Birmanie: le gouvernement met en garde un mouvement de moines extrémistes

Le ministre birman des Affaires religieuses a mis en garde jeudi Ma Ba Tha, groupe de moines bouddhistes extrémistes, premier reproche officiel jamais adressé à ce mouvement accusé d'attiser la haine antimusulmane dans le pays.

Wirathu, la figure de proue du mouvement, avait qualifié la veille Aung San Suu Kyi de "dictatrice" et reproché au gouvernement qu'elle dirige de servir du clergé bouddhiste pour les détruire.

Jeudi, Aung Ko, le nouveau ministre des Affaires religieuses a mis en garde contre "les gens qui propagent des discours de haine".

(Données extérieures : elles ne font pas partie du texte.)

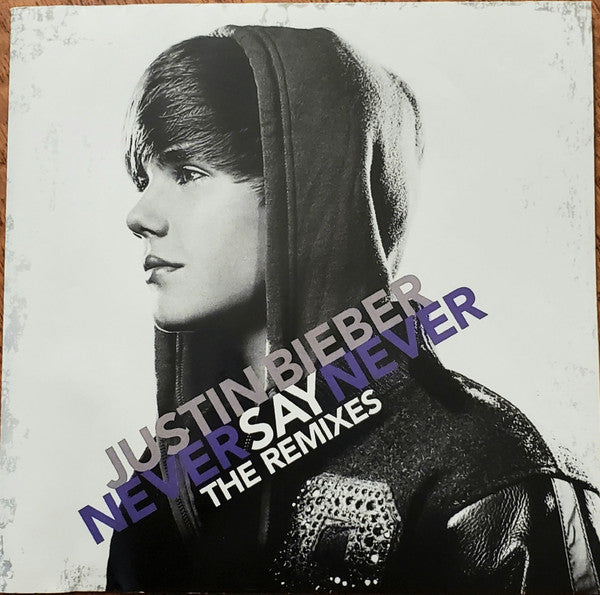 Justin Bieber : Never Say Never - The Remixes (CD)
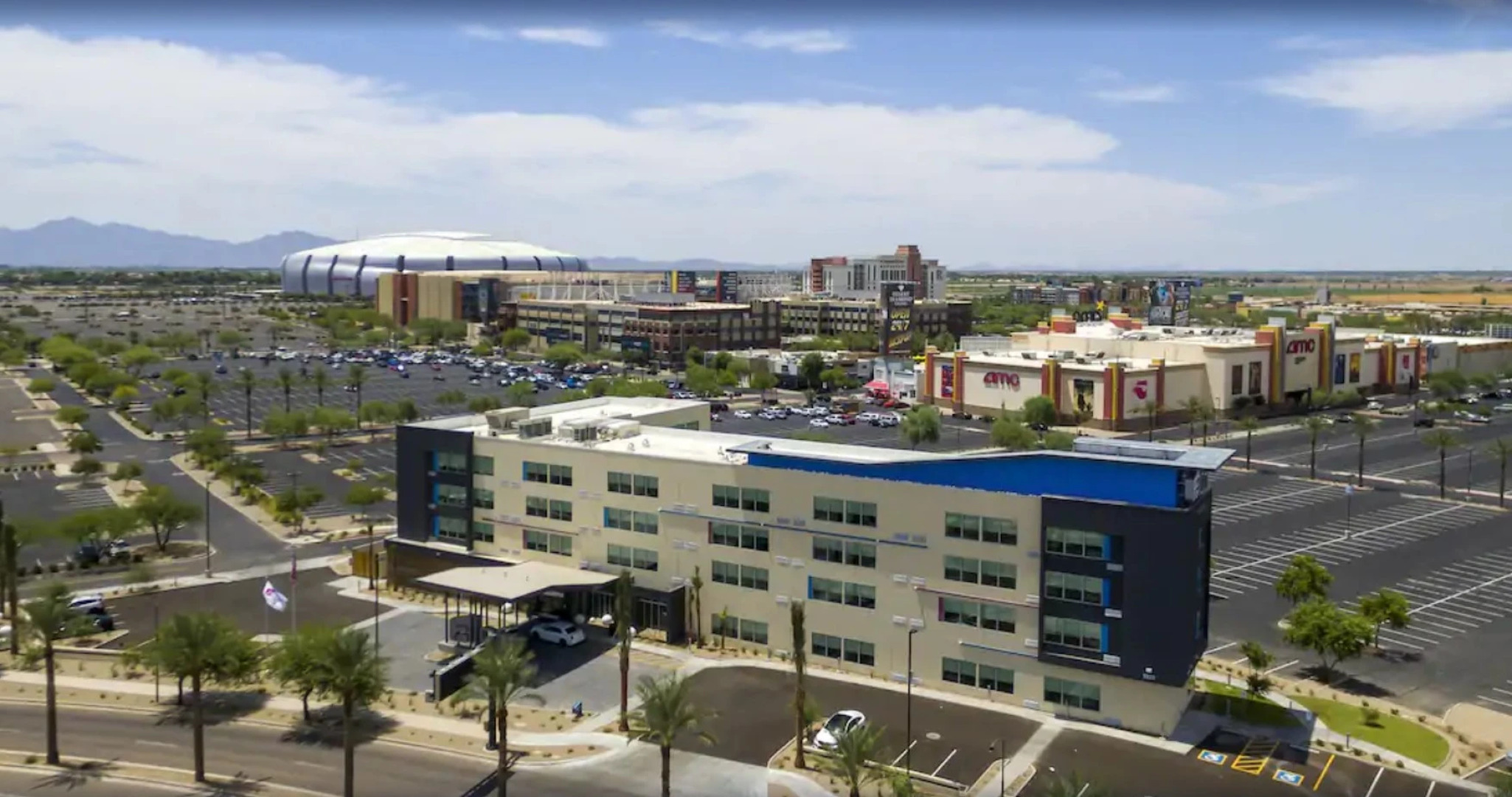 Aloft Glendale at Westgate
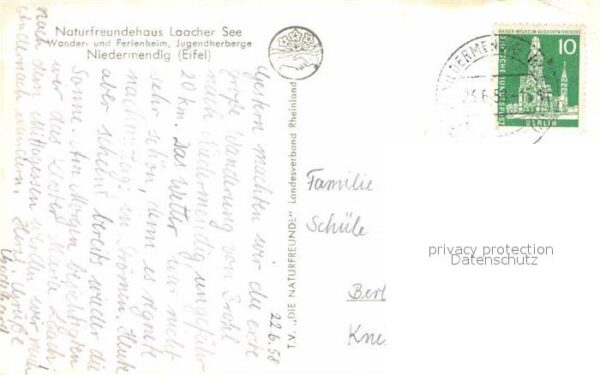Niedermendig Koblenz Kloster Maria Laach – Bild 2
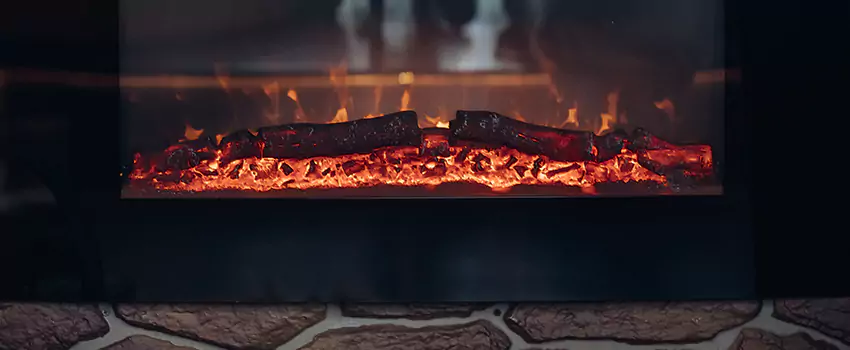 Outdoor Electric Fireplace Installation Solutions in Mountain Brook, AL
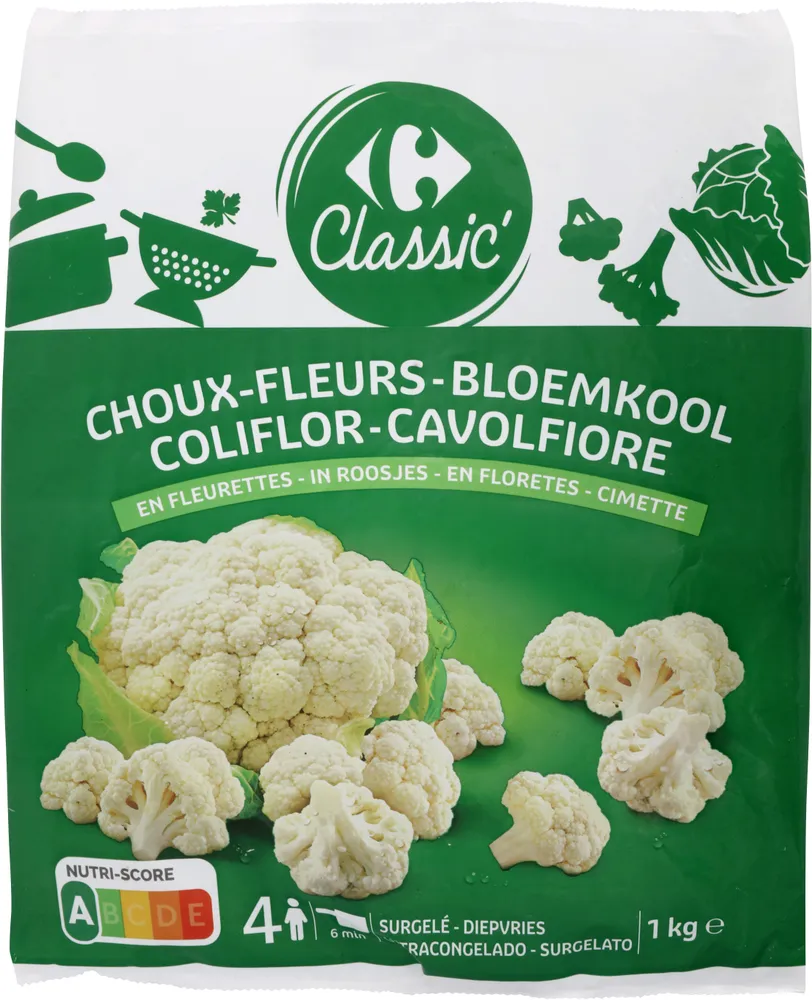 Coliflor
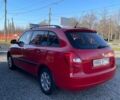 Красный Шкода Фабия, объемом двигателя 1.4 л и пробегом 150 тыс. км за 5000 $, фото 2 на Automoto.ua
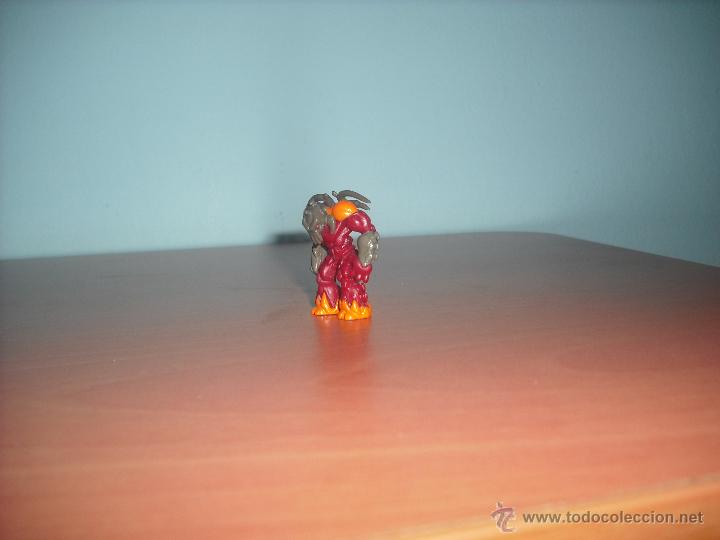 Figuras de goma y PVC: Gormiti en PVC - Foto 3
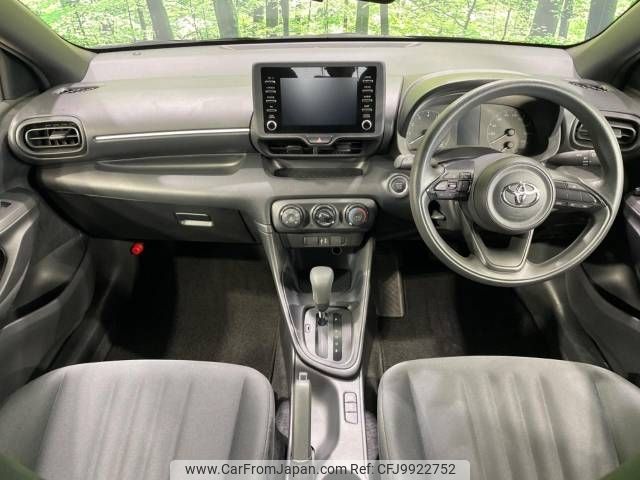 toyota yaris 2022 -TOYOTA--Yaris 5BA-KSP210--KSP210-0082435---TOYOTA--Yaris 5BA-KSP210--KSP210-0082435- image 2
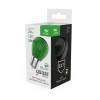 Лампа светодиодная филаментная Basic Filament 4Вт Шар Е27 220лм green GAUSS 10512042-G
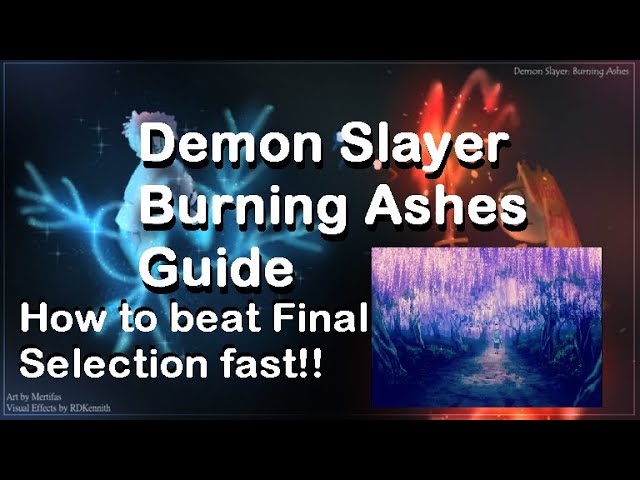 Demon Slayer Burning Ashes Codes (December 2023) [DSBA Codes] - Pro Game  Guides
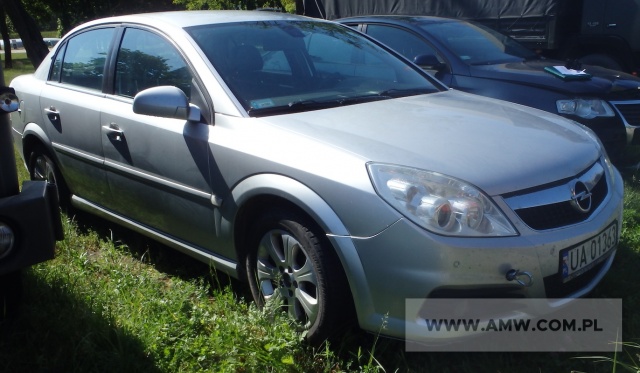 Samochód osobowy OPEL VECTRA 4DR 1.9 DTH ELEGANCE 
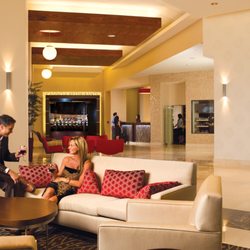 Valley View Casino & Hotel - Hotel Lobby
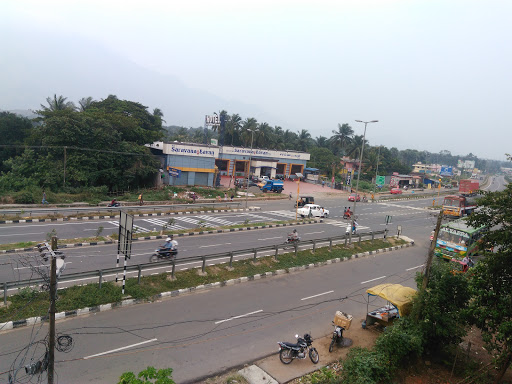 Alamaram Bus Stop, BEML Junction, Salem - Kochi Hwy, Kanjikode, Kerala 678621, India, Bus_Interchange, state KL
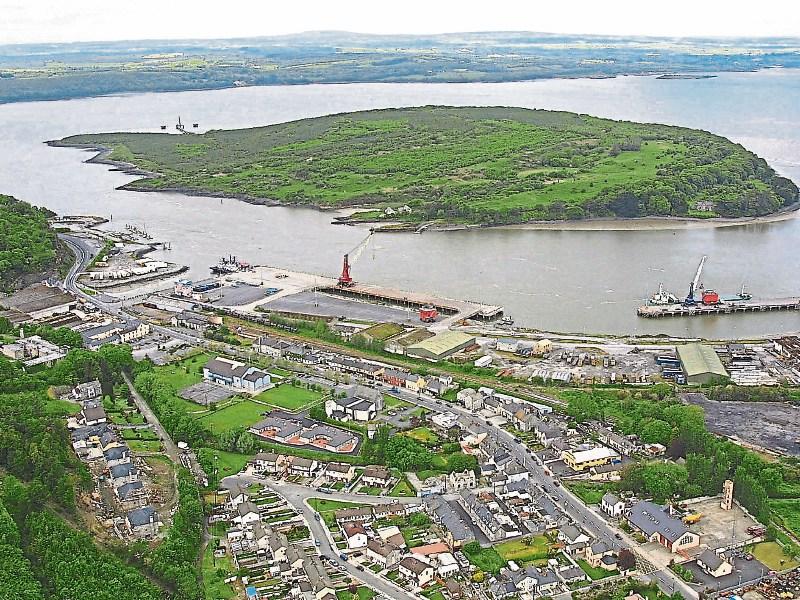 Shannon Foynes Port Company has been named as part of the EU’s Atlantic Corridor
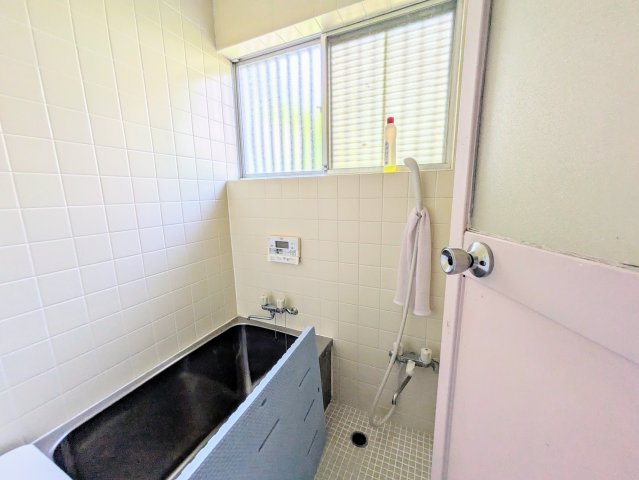 比企郡鳩山町松ヶ丘三丁目　【中古戸建】の浴室|日々の暮らしに欠かせないお風呂です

Le futur de Ma Ba Tha "pourrait être incertain s'ils propagent un discours de haine pour créer des conflits entre les religions", a-t-il dit, en ajoutant que "le gouvernement tentait de créer de la stabilité".

C'est la première fois qu'un ministre du nouveau gouvernement, mis en place en avril sous la houlette de la lauréate du Prix Nobel de la paix, émet une critique contre le groupe.

Dans le même temps, la Sangha, la haute assemblée bouddhiste a, pour la première fois, officiellement pris ses distances avec le groupe sans toutefois demander sa dissolution.

Depuis l'ouverture du pays en 2011, le mouvement fondamentaliste qui se voit comme une vigie contre la menace d'une islamisation de la Birmanie, pays qui compte moins de 5% de musulmans, est de plus en plus présent.

Arrivée au pouvoir après des élections historiques en novembre, Aung San Suu Kyi a jusqu'ici déçu les groupes de défense des droits de l'Homme sur cette question de l'intolérance religieuse grandissante.

Les violences contre la communauté musulmane sont récurrentes en Birmanie: ces dernières semaines, deux mosquées ont été saccagées dans le centre et le nord du pays par des foules qui ont forcé les habitants musulmans à fuir leurs villages.

En 2012, des affrontements avaient fait plus de 200 morts en quelques semaines, en grande majorité des musulmans. Depuis des milliers d'entre eux vivent dans des camps de déplacés dans l'ouest du pays.